Tout cela sur une base claire : la République ne doit pas être heurtée de plein fouet, mis investie pour en transformer le contenu dans un sens nationaliste afin de dépolitiser la société et ainsi barrer la route à la Gauche socialiste et communiste.
Ce que de la Rocque n’a pas pu faire à cause de l’occupation de la France par le régime nazi, c’est le général De Gaulle qui s’en réclamera dans le discours de Bayeux en 1946, puis l’appliquera en 1958 avec la Ve République, cette « monarchie républicaine » vantant la collaboration de classe et un chef au-dessus des partis politiques. Le RPF sera l’héritier du PSF :
« Le salut vint d’abord d’une élite, spontanément jaillie des profondeurs de la nation et qui, bien au-dessus de toute préoccupation de parti ou de classe, se dévoua au combat pour la libération, la grandeur et la rénovation de la France. (Bayeux, 1946) »

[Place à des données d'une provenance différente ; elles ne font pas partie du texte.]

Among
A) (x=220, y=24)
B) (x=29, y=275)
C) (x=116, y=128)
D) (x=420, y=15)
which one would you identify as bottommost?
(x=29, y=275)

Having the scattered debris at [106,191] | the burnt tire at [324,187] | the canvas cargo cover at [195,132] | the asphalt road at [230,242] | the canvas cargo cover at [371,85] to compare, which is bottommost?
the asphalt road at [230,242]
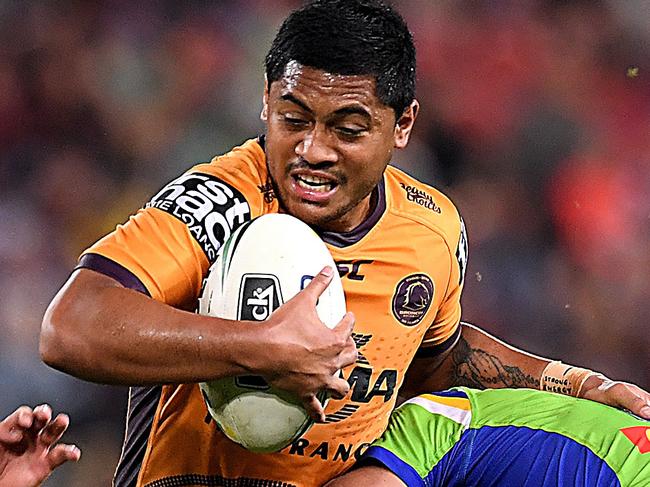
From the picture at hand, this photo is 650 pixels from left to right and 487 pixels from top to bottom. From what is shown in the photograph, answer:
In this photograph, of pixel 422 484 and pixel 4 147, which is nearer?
pixel 422 484

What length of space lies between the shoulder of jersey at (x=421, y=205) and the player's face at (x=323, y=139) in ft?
0.62

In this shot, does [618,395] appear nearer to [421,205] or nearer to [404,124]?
[421,205]

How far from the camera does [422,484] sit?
187cm

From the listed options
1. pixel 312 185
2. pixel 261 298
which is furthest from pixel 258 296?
pixel 312 185

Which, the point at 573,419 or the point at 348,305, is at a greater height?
the point at 348,305

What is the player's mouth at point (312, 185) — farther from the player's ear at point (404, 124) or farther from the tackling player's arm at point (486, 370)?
the tackling player's arm at point (486, 370)

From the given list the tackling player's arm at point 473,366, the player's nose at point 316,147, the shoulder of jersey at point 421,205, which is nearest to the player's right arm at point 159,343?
the player's nose at point 316,147

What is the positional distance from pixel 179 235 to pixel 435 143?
6.60ft

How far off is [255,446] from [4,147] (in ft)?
6.31

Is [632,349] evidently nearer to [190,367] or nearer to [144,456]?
[144,456]

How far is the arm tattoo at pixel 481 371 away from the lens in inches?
87.7

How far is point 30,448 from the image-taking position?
5.49 ft

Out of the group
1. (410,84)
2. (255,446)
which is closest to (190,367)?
(255,446)

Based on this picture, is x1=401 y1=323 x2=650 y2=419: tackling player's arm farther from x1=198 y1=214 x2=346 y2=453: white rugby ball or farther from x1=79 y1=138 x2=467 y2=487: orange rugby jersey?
x1=198 y1=214 x2=346 y2=453: white rugby ball
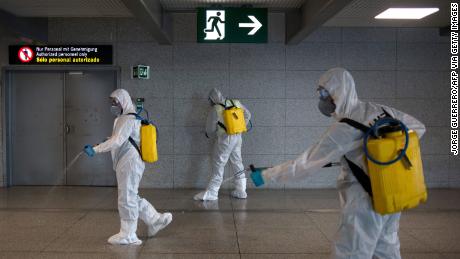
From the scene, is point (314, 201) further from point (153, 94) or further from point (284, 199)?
point (153, 94)

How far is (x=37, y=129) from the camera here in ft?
30.2

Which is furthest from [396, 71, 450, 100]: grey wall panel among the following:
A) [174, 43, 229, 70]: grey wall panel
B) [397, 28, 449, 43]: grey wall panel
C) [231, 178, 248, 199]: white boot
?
[231, 178, 248, 199]: white boot

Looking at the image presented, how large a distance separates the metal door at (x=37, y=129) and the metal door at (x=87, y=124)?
173mm

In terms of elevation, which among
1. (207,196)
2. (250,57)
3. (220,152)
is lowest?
(207,196)

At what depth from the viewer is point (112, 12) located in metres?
8.35

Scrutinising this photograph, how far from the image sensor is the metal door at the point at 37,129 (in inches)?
362

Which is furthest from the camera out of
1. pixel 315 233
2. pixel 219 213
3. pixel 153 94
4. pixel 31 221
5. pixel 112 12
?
pixel 153 94

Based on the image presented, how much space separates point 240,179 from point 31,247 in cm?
389

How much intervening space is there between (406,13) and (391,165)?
607 cm

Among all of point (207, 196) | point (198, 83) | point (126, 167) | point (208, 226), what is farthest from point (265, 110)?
point (126, 167)

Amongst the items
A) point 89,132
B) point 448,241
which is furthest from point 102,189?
point 448,241

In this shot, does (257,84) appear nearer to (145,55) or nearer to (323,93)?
(145,55)

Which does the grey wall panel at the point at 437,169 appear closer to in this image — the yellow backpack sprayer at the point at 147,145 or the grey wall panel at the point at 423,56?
the grey wall panel at the point at 423,56

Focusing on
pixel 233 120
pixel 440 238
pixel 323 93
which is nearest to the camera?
pixel 323 93
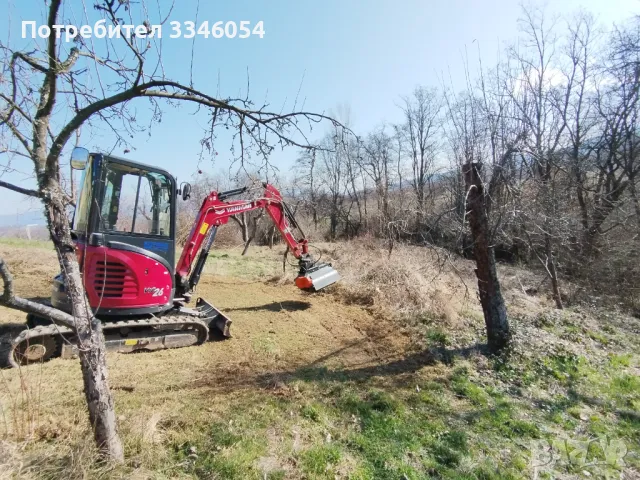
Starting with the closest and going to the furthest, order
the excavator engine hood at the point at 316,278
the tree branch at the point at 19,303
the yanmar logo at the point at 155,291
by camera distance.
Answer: the tree branch at the point at 19,303 → the yanmar logo at the point at 155,291 → the excavator engine hood at the point at 316,278

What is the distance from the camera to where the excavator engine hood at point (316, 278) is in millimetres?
7498

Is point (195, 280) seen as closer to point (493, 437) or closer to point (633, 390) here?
point (493, 437)

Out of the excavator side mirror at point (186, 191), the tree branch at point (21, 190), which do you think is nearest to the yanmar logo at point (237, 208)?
the excavator side mirror at point (186, 191)

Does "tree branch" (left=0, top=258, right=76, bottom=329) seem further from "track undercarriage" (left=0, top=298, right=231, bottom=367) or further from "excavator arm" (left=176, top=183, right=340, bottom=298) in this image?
"excavator arm" (left=176, top=183, right=340, bottom=298)

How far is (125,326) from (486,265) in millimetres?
5323

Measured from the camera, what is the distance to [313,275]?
759 cm

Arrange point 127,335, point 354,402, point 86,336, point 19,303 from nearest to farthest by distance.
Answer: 1. point 19,303
2. point 86,336
3. point 354,402
4. point 127,335

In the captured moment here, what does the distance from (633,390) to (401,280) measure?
4496mm

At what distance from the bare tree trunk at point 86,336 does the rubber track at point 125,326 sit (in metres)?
2.21

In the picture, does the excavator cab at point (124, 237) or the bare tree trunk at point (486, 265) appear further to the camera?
the bare tree trunk at point (486, 265)

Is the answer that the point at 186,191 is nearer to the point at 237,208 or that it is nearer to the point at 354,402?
the point at 237,208

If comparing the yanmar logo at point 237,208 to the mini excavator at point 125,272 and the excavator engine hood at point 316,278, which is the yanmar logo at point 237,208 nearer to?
the mini excavator at point 125,272

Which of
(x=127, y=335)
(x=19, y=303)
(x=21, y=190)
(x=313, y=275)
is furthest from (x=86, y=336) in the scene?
(x=313, y=275)

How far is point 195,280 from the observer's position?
6.47 metres
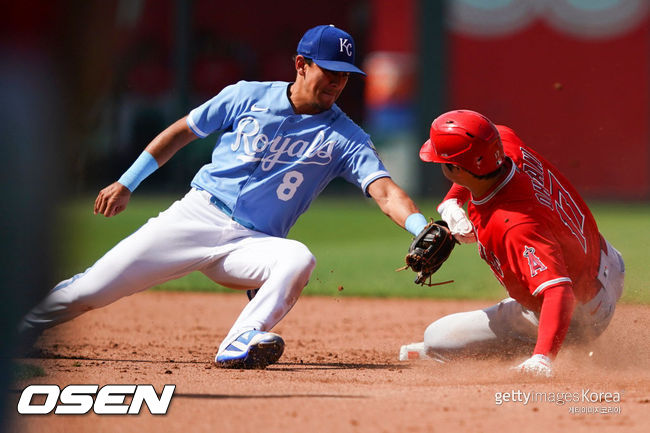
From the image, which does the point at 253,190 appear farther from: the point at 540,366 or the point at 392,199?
the point at 540,366

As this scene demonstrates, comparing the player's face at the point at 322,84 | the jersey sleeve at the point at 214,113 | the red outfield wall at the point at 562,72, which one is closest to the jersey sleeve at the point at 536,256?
the player's face at the point at 322,84

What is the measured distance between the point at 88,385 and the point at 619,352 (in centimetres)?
262

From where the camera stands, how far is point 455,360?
436 centimetres

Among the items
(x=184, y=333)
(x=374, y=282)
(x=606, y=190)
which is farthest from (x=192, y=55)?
(x=184, y=333)

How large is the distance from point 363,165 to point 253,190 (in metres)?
0.56

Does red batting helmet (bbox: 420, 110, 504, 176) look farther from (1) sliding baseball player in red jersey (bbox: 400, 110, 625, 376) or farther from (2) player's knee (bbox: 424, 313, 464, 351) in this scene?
(2) player's knee (bbox: 424, 313, 464, 351)

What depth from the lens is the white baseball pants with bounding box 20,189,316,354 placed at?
410cm

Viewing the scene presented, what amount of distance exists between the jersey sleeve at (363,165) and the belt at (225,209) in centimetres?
56

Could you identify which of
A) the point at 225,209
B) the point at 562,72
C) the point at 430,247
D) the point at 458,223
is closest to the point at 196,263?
the point at 225,209

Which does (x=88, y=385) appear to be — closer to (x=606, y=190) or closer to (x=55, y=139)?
(x=55, y=139)

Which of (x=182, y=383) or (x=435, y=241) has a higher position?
(x=435, y=241)

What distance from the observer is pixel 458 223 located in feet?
12.8

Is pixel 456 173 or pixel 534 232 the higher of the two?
pixel 456 173

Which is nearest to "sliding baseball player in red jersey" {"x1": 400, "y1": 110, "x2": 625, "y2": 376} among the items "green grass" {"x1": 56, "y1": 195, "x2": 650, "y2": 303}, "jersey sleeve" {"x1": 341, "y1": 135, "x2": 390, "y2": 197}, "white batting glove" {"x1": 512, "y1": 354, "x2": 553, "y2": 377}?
"white batting glove" {"x1": 512, "y1": 354, "x2": 553, "y2": 377}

Quand Éric Zemmour ou Marine Le Pen se présentent comme des défenseurs de la République, ils le font sur cette base fasciste française où il est sauvegardé la forme institutionnelle pour mieux modifier le fond politique et idéologique. Cela est d’autant plus aisé que le régime n’est plus parlementaire, mais justement une République présidentielle…
Le fonds du fascisme dans ce pays, c’est une sorte de néo-gaullisme, c’est-à-dire une synthèse dans les années 1950-1960 des deux courants de l’extrême-droite. Vouloir combattre le fascisme en ne ciblant seulement les quelques groupuscules de l’extrême droite anti-républicaine serait une grave erreur d’appréciation historique. Plus que l’extrême-droite, c’est le fascisme qui doit être combattu dans la période.